Scams you should keep an eye out for
Hoboken Sergeant Edgardo Cruz says residents should keep their eyes peeled for a number of recently reported scams.
In a press release, the department says one such incident is strangers making their way into opened apartments.
“This is why it is very important to secure your homes as best as possible,” said Cruz in a statement sent via email. “Do not announce vacation plans on social media or leave packages out for an extended period of times. This let’s outsiders know that there may not be anyone home.”
Cruz added that the department has also seen an uptick in incidents wherein callers say they are holding a relative hostage and threaten to kill them unless the victim wires money over. “Usually the caller would ask that the victim send the money to another country, in this case Puerto Rico,” an excerpt from the press release says. “If anyone receives a phone call such as this one, do not engage the caller. They will continuously keep you on the phone talking, hoping that fear sets in until the victim sends the money. Instead, hang up and immediately call your relative and confirm their whereabouts.”

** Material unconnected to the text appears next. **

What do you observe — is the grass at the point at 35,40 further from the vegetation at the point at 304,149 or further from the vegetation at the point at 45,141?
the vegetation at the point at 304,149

A third incident locals need be aware of, according to the police department, concerns a site that offers care services for children, seniors and pets. According to Cruz, several reports have been made recently where victims receive a check connected in some way to the site, a check larger than agreed upon for the services.
“The sender of the check will ask the victim to deposit the check, keep the agreed amount and send the rest to a specific address,” Cruz says in the release. “Within a day or two, the check will not clear, leaving the victim without funds in the bank.”
Anyone in this situation should not deposit the check and instead send it back to the sender and terminate contact with them, the police department says. For help call 201-420-2100.